Still, as Lipper had suspected, the unlikely notion that a writer could bring capital to the table suddenly made Viking Penguin very interested.
The first stage of Atlas’s entrepreneurial education – structuring the venture – had begun. Atlas figured it would take a few weeks to get a deal. It took fifteen months.
“We just couldn’t get it to work, to come together. The pain of this was unspeakable. Writing my Bellow biography was much easier than this,” he says, still wringing his hands. “I certainly came to have an appreciation of what kind of stamina is required of the entrepreneur, what kind of obsessive, driven mentality is needed.”
The venture, called Lipper/Viking Penguin, which Atlas would manage and in which he’d be an equity holder, came together with the arrival of Michael Lynton, the Disney-trained wunderkind and movie executive, as CEO of Viking Penguin. The deal most closely resembled the kind of deal a movie studio might have with an independent production company. The series would be created by a dedicated team: Atlas would be the director, Lipper the producer, the writers of the books the stars; Viking Penguin would be the studio, marketing and distributing the books.
The second stage of Atlas’s entrepreneurial life, the start-up phase beginning in the spring of 1997, found him at his desk in Lipper’s Park Avenue office among the pods of brokers. Part of the next year of activity was a transformation of Atlas himself from crabby editor – at the New York Times, editors answer the phone with a what’s-in-it-for-me rudeness – to an expansive business personality. He was selling his concept. Motivating his team. Keeping his partners on the same page. Soothing feathers whenthey got ruffled.
Pulling everyone toward the common goal. “This could never have happened without the incredible support of the partners involved in this project,” he says now in the patois of the team player.
The third phase of Atlas’s new life is the product launch, which happens this month with the publication of White’s Proust and McMurtry’s Crazy Horse. Each of the books, at approximately 150 pages, is both literary and entertaining. Biography lite, someone will surely wag.
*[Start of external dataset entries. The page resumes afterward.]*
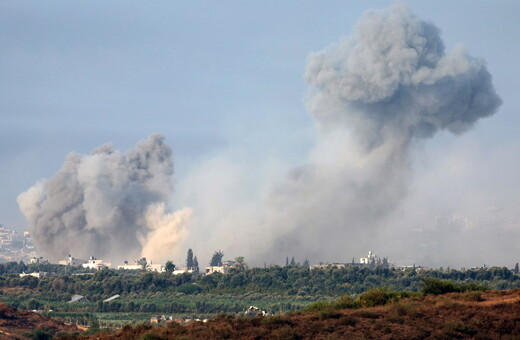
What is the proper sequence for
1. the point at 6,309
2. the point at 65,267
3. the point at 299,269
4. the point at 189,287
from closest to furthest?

Perhaps to counter that, the books, unexpectedly, have a very bookish look – a fifties bookish look. They make a collectible, matched set.
“They’re branded,” says Atlas.
The 24 titles that are now signed (most in the low six-figure range), from Bobbie Ann Mason on Elvis to Garry Wills on Saint Augustine to Mary Gordon on Joan of Arc to Roy Blount Jr. on Robert E. Lee to Nigel Nicolson on Virginia Woolf to Jane Smiley on Charles Dickens, will appear at the rate of at least six a year. With “performance rights” secured up front (it’s a deal-breaker if a writer won’t agree on a film/TV/theater deal), a television series based on the books is envisioned – a competitor clearly to A&E’s successful Biography series. And now there is the children’s series that Atlas and Lipper are developing, and a science series, and … they want to be careful about saying more about their plans.
“Jim has always been an opportunist, of course,” one of his writerly friends confided to me at the annual party Atlas and his wife, the psychiatrist Anna Fels, throw each year on Thanksgiving eve in their apartment overlooking the readying of the balloons for the Macy’s parade (a sought-after invitation in literary New York). Likewise, a Random House editor, standing in front of Atlas’s fireplace, said grimly, “You know, the book business is never going to be a business where you make money.”
There is the unmistakable sense that Jim is doing something not kosher – helping bring the book world into the era of deals, ventures, alliances, entrepreneurship … and … yes … content. Sort of Nixon in China.
You could look at it another way too. In Bellow’s novels there is always the uneasy relationship between artists and businessmen, the comedy of poets trying to deal with pragmatic America. And in that way, it is also possible to see James Atlas, among the brokers and bankers, involved in a great literary adventure – God knows there is material here – while at the same time, in the fashion of the age, perhaps laughing all the way to the bank.